### Written problem 1
From the Tour de France stage report, set down everything from "Cummings solos to" down to "to go banner.".
### Written problem 2
Name every cyclist mentioned in the Tour de France stage report.

Cummings solos to victory over Col d'Aspin

Steve Cummings gave Dimension Data its fourth stage win of this Tour de France, soloing away from the day's breakaway on stage 7 before the Col d'Aspin and then surviving the climb to take the second Tour stage of his career.

"Of all my victories, I think it's the best one. The Tour is the Tour, it's special. I didn't need to win a stage this year. I had a different condition from last year as I started the Tour riding for Mark [Cavendish] who is such a winner and an inspiration. It's brilliant, it's fantastic," Cummings said.

Daryl Impey (Orica-BikeExchange) out-sprinted Daniel Navarro (Cofidis) for second on the stage, while Greg Van Avermaet (BMC) kept his race lead by going into the day's breakaway and coming in three minutes behind Cummings, well ahead of the chasing peloton that was waylaid by a collapsed 1km to go banner.

Cummings was part of a 29-rider breakaway that went clear after a hectic start to the 167.5km stage from L'Isle-Jourdain to Lac de Payolle, one that started flat but kicked up into the Pyrenees, tackling the category 4 Cote de Capvern and the category 1 Col d'Aspin just 7km before the finish. Also in the group was race leader Greg Van Avermaet (BMC Racing), who took the initiative to protect his team from having to work after an attack-filled opening to the stage.

### Dataset extract
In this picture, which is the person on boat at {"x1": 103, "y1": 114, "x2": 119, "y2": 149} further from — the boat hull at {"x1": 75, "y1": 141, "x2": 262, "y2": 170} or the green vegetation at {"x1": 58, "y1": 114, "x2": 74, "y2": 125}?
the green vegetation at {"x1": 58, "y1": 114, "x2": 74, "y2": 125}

### Full response 1
Cummings solos to victory over Col d'Aspin

Steve Cummings gave Dimension Data its fourth stage win of this Tour de France, soloing away from the day's breakaway on stage 7 before the Col d'Aspin and then surviving the climb to take the second Tour stage of his career.

"Of all my victories, I think it's the best one. The Tour is the Tour, it's special. I didn't need to win a stage this year. I had a different condition from last year as I started the Tour riding for Mark [Cavendish] who is such a winner and an inspiration. It's brilliant, it's fantastic," Cummings said.

Daryl Impey (Orica-BikeExchange) out-sprinted Daniel Navarro (Cofidis) for second on the stage, while Greg Van Avermaet (BMC) kept his race lead by going into the day's breakaway and coming in three minutes behind Cummings, well ahead of the chasing peloton that was waylaid by a collapsed 1km to go banner.

### Full response 2
Steve Cummings, Mark Cavendish, Daryl Impey, Daniel Navarro, Greg Van Avermaet